And the Winner is:
KÖLNER EHRENTHEATER-PREIS geht an Werner Meyer
Es war kein Geheimnis mehr – wie üblich wissen alle Interessierten in Köln schon ein paar Wochen vor dem “magischen” ersten Montag im Dezember, wer in dem jeweiligen Jahr den Ehrenpreis der SK Stiftung Kultur gewonnen hat. In der Jubiläumsausgabe dieser Kölner Institution, es ist die dreissigste Ausgabe, ging dieser Preis an Werner Meyer, nicht nur dafür, dass er seit vielen Jahren das Tanz- und Theatergeschehen der Stadt mit seinen wunderbaren Fotos sichtbar macht, sondern auch dafür, wie er das macht.

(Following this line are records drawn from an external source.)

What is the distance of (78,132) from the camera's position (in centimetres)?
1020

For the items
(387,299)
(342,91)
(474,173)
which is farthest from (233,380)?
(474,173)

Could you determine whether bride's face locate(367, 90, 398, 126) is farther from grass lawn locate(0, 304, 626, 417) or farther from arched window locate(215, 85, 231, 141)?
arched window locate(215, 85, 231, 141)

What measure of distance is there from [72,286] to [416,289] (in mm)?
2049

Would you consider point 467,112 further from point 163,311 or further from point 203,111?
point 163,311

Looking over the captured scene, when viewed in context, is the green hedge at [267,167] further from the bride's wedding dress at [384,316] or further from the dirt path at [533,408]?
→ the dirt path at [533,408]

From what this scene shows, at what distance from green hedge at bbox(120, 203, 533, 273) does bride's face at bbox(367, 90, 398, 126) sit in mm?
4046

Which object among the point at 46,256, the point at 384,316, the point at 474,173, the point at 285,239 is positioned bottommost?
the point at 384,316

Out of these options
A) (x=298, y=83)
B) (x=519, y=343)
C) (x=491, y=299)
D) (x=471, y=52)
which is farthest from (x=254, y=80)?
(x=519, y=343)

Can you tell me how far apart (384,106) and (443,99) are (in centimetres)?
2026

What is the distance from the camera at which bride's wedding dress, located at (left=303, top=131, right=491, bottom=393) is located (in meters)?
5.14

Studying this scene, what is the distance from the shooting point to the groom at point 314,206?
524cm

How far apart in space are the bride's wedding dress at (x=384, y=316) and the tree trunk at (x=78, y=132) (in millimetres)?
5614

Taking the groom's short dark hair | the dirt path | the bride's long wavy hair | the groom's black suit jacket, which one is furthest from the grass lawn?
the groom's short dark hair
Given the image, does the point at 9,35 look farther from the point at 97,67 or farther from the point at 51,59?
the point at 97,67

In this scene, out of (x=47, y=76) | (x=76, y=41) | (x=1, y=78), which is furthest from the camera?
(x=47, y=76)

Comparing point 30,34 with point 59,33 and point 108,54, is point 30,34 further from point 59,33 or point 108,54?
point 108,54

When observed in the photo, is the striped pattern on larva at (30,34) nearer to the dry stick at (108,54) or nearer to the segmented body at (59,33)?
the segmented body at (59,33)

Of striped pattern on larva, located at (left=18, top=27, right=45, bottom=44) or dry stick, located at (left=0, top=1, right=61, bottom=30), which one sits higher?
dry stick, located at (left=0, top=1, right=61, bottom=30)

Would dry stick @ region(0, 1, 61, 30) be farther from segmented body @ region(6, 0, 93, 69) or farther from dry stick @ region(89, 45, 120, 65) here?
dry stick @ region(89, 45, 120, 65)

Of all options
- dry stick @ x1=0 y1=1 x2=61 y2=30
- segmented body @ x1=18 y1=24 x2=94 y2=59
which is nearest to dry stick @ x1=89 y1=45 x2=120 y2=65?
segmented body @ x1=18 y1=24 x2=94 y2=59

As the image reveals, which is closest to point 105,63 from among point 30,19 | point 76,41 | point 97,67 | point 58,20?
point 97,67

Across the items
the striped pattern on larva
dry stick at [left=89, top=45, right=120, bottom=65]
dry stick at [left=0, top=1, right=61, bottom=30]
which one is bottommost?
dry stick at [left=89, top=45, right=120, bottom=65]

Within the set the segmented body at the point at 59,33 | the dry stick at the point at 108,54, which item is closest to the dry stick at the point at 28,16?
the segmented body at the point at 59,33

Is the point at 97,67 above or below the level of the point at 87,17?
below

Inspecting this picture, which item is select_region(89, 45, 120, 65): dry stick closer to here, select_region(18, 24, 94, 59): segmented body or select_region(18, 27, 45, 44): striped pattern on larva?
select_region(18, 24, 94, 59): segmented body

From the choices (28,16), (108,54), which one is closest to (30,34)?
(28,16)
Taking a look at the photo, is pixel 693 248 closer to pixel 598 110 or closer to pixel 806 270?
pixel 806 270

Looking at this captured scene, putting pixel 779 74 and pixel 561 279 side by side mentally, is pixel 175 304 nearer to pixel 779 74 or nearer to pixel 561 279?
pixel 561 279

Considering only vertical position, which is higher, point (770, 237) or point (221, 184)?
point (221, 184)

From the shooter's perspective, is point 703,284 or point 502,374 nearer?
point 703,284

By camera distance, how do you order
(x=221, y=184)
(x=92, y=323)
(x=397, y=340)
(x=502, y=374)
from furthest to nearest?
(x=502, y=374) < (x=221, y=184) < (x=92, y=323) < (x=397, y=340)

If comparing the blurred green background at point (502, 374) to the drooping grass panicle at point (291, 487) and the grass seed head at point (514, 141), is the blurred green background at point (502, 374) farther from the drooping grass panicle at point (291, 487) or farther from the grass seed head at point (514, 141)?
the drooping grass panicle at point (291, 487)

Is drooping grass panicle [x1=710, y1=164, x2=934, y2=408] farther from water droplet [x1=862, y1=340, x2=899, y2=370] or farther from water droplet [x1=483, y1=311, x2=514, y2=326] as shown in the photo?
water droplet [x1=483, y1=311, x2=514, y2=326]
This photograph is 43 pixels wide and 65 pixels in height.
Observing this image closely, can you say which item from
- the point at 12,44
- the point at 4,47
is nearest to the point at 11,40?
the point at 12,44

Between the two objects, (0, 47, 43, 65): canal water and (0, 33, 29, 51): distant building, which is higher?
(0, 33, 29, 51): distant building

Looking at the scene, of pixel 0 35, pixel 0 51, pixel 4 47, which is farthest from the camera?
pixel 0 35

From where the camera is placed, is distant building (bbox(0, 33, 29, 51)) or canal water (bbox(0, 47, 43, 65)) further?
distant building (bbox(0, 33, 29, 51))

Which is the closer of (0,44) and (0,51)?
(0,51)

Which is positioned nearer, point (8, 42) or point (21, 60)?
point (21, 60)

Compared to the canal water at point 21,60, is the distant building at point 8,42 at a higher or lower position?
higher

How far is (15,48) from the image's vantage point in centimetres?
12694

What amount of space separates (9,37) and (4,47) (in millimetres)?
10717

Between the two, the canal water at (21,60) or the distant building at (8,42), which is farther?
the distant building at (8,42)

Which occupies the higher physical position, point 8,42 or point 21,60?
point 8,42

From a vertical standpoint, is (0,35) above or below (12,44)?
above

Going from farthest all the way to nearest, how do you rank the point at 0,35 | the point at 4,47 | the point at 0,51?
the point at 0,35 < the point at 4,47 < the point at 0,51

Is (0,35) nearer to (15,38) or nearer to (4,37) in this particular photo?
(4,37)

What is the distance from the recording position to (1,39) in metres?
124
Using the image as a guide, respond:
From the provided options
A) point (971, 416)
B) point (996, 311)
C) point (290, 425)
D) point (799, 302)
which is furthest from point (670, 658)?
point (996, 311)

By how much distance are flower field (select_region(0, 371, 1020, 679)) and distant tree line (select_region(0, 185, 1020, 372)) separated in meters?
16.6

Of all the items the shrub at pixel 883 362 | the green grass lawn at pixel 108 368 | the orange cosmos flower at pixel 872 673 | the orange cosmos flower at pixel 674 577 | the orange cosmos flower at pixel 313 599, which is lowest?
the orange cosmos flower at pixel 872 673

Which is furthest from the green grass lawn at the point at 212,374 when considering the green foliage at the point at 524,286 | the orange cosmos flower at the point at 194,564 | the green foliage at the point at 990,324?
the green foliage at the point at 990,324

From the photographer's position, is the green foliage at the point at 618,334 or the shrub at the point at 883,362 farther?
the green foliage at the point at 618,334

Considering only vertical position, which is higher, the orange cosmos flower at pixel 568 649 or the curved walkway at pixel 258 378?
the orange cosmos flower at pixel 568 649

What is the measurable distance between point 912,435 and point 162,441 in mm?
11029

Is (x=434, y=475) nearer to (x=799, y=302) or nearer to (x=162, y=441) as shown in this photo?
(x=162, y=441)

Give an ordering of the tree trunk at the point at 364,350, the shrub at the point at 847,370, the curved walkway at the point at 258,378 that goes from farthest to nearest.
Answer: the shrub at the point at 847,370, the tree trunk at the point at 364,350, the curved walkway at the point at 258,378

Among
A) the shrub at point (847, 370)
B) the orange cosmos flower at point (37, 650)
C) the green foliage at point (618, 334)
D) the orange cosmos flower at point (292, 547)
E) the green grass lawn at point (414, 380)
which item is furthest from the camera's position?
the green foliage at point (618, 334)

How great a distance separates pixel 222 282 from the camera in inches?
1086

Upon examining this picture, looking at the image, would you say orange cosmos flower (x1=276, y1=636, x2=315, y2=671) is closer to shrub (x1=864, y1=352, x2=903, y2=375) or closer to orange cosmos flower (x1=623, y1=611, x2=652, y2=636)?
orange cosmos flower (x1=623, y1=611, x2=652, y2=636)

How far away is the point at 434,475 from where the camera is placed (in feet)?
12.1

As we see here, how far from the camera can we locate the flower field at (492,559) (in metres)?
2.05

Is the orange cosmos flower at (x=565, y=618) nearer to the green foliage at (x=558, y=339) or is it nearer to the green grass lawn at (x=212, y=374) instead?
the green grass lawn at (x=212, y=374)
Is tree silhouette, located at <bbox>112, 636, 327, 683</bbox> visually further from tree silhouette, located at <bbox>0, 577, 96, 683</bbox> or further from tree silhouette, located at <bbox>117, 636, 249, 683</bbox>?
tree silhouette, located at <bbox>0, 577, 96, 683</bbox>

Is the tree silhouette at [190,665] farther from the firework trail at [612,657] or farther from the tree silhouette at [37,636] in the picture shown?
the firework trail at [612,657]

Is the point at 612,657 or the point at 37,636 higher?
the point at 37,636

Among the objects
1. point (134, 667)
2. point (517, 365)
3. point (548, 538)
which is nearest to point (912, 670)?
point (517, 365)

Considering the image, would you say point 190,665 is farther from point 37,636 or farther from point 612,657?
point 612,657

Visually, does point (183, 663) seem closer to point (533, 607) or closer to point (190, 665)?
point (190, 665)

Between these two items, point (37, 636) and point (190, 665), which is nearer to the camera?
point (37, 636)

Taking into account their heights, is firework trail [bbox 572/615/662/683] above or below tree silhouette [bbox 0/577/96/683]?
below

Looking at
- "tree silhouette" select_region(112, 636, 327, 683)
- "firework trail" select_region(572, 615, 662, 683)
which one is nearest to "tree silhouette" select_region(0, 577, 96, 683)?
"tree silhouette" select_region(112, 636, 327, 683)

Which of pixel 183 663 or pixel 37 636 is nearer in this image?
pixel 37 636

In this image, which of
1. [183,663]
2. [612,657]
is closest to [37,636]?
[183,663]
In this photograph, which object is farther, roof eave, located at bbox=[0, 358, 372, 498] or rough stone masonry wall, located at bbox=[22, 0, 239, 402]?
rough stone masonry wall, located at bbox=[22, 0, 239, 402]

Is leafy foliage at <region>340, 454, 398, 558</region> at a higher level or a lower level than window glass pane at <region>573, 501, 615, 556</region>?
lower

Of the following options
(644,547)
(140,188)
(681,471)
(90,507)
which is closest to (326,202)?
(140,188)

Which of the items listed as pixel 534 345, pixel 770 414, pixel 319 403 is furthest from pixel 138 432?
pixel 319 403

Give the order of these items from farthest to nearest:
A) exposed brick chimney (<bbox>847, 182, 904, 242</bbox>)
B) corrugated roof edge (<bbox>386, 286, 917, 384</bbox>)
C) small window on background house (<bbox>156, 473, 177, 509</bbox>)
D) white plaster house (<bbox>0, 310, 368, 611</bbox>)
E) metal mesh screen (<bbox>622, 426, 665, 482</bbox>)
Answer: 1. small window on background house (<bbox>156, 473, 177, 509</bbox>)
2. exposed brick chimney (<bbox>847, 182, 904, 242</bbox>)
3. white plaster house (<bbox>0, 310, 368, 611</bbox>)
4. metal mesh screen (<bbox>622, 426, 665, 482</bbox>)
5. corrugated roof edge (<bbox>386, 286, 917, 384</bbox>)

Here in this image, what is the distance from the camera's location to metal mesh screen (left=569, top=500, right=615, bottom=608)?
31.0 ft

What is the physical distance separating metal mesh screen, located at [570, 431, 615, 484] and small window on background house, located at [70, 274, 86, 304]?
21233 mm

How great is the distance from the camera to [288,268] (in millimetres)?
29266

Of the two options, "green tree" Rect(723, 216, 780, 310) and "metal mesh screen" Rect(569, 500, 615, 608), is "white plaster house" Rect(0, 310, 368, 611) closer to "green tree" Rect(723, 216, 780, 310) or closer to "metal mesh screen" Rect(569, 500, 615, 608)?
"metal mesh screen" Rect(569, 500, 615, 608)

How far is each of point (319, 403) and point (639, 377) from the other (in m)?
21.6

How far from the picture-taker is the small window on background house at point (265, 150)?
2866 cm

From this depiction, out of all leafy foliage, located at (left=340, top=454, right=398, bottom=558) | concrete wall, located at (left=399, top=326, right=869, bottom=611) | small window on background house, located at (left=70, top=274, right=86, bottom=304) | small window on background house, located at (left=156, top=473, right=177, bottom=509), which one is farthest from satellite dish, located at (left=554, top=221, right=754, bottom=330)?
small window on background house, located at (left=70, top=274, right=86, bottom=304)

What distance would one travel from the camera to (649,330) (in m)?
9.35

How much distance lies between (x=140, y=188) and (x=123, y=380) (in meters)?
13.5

Sabine Hahn bringt das in ihrer Laudatio ganz gut auf den Punkt:
Laudatio Kölner Ehrentheaterpreis 2019 – Werner Meyer von Sabine Hahn, Mitglied der Ehrentheaterpreis-Jury aus den bisherigen EhrentheaterpreisträgerInnen Mit 12 Jahren hörte Werner Meyer zum ersten Mal Leonhard Cohen Songs of love and hate. Von diesem Moment an war ihm klar, wohin es ihn zog. Zu Menschen, die nicht konform, außerhalb der Gesellschaft stehen. Menschen für die Perfektion kein Maßstab ist. Die Reaktion seines Vaters, das sei aber ziemlich depressiv, war ihm Bestätigung und Anregung, bevor er wusste, was das Wort depressiv bedeutet. Es war um ihn geschehn. Beautiful Losers, Leonard Cohens zweiten, wilden, respektlosen Roman, erhielten er und ein Freund zensiert.
Ein besorgter Bibliothekar hatte sämtliche Worte und Beschreibungen, die ein zwölfjähriger noch nicht kennen soll, zu geklebt. Die beiden Jungs haben ihre Tonmartinspfeifen durchgestochen, geraucht auf einer Parkbank und haben das zensierte Exemplar verschlungen, alle zugeklebten Passagen freigelegt und die Worte, die ihnen vorenthalten werden sollten verschlungen und in sich aufgesaugt. Wie im Rausch. Leonard Cohen wurde ihm Orientierung und Freund. Er hat drei gängige Cohen Akkorde gelernt und daraus das Beste gemacht, was in diesem Alter bedeutet, dass am Lagerfeuer die Mädchen seinem traurigen Gesang lauschten. Improvisieren, das Beste daraus machen.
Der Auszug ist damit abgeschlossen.